▶ Что нужно сделать:
A: Верните дословно фрагмент текста о Бурделе, который начинается со слов, содержащих «У Бурделя масса», и заканчивается словами «и опасным, прискорбным.».
B: Какую долю учеников Бурделя составляют русские, согласно тексту о Бурделе?

▶ Предложенный текст:
Каждую пятницу в мастерских на rue de la Grande Chaumiere Бурдель, знаменитейший после Родена французский скульптор, критикует произведения своих учеников и, опираясь на их работы, читает целую лекцию об искусстве, которая заканчивается иногда чтением отрывков из приготавливаемых им работ по теории эстетики.
У Бурделя масса учеников. Из них 30 процентов русских, вообще же иностранцы численно подавляют французов. Обаяние французского мастера так велико, что попасть к нему считали бы за счастье сотни молодых художников.
По правде сказать, этот поток молодых существ к загадочному, в некоторых отношениях почти сатаническому артисту казался мне всегда одновременно и естественным — Бурдель как нельзя более отвечает потребностям нашего времени — и опасным, прискорбным.

▶ Исходные данные:
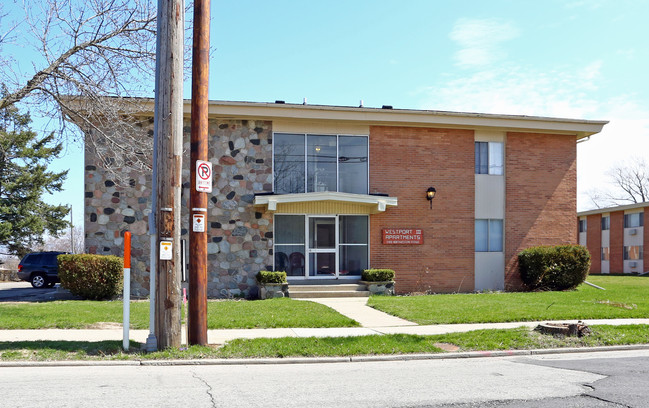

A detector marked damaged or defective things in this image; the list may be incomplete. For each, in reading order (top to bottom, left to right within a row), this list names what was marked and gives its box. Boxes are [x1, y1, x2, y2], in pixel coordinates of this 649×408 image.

road crack [190, 370, 218, 408]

▶ Ответы к упражнению:
A:
У Бурделя масса учеников. Из них 30 процентов русских, вообще же иностранцы численно подавляют французов. Обаяние французского мастера так велико, что попасть к нему считали бы за счастье сотни молодых художников.
По правде сказать, этот поток молодых существ к загадочному, в некоторых отношениях почти сатаническому артисту казался мне всегда одновременно и естественным — Бурдель как нельзя более отвечает потребностям нашего времени — и опасным, прискорбным.

B: 30 процентов.